Inside Copenhagen Flames, the only profitable esports team on record

by Adam Fitch  · 
Inside Copenhagen Flames, the only profitable esports team on record

If you've been following our financial reporting throughout 2022 then you'll be well aware that every esports company that shares its financial performance publicly is losing money. Except one.

The likes of Astralis and FaZe Clan are public companies. Part of the deal there is that they have to reveal their monetary performance on a quarterly basis and, so far, it's not been particularly pretty. The only company to actually share a positive, profitable result for 2021 is an esports organization which isn't publicly listed: Copenhagen Flames.

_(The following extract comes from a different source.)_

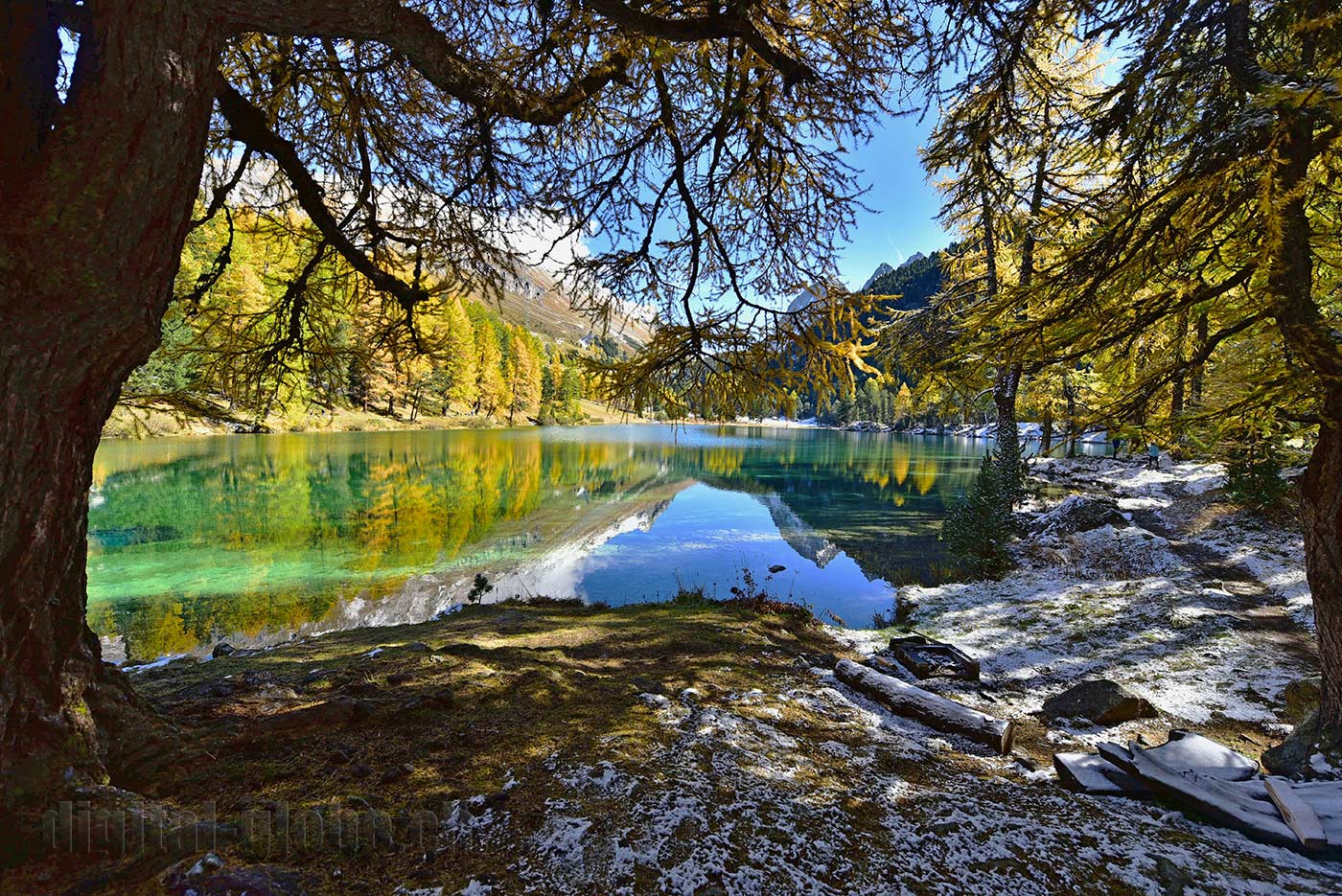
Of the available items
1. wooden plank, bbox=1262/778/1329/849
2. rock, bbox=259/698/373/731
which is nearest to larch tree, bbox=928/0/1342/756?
wooden plank, bbox=1262/778/1329/849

While they only made $6,351 for the year, it's an encouraging sign generally and proof that teams don't need to burn millions of dollars just to get by. Hitmarker spoke with Copenhagen Flames CEO Steffen Thomsen to delve into the company, including its business model and why it decided to share the result on social media.

Failing fiscally? Are these dramatic multi-million-dollar losses simply a result of investment or is something just not working?

  • Players are the stars of the show in esports and rightfully so. They're the competitors, the entertainers. But the amount of money they've grown accustomed to, especially in the more popular titles like League of Legends, CS:GO, and VALORANT, means they're commanding eye-watering salaries that create a huge financial deficit for the organizations that pay them.
  • "I think it has a lot to do with the fact that in terms of revenue streams, these haven't really caught up to the expected salary demands from players," Thomsen told Hitmarker. "When you try to close the gap from tier two to tier one it can cost around $15,000 to $20,000 more per player in terms of salary, that's a huge gap so you need to find money elsewhere."
  • The typical revenue streams for organizations are lacking. They spend millions to compete and try to recoup that salary spend through partnerships and selling merchandise. "There aren’t many clubs who try to drive revenue from things other than just being good at the games and then hoping for sponsorships," he added.
Copenhagen Flames
Copenhagen Flames CEO Steffen Thomsen pictured left.

Reducing reliance: What are you doing as an org to prevent dependence on sponsorship revenues?

  • "Back in 2016 when I founded Flames, I was very interested in the general football economy and, in Denmark, there was a huge issue with most clubs having huge deficits each year," the CEO said. "I figured that we need to get revenue from streams other than just competing."
  • In an attempt to reduce having to rely on performing well in-server and then forging partnerships from there, Thomsen started hosting tournaments with brand partners. So far, these events have been supported by the likes of Red Bull and Danish electronics retailer Elgiganten.
  • When establishing partnerships, Flames includes tournaments as part of its deliverables for the deal. Thomsen explained that brands are looking to "have a platform where customers can interact, instead of just buying a product" and these events provide that opportunity.
  • Elsewhere, Flames prides itself on its academy system. Aspiring competitors can pay a monthly fee to practice and receive coaching in either CS:GO or Fortnite. The organization also hosts boot camps on weekends and master classes for those who seek specific, more nuanced training.
  • Finally, it sells its content to brand partners. This has been part of the plan since day one, Thomsen told Hitmarker, as he aims to have the team's expenses sit at "50/50 between management and sporting staff."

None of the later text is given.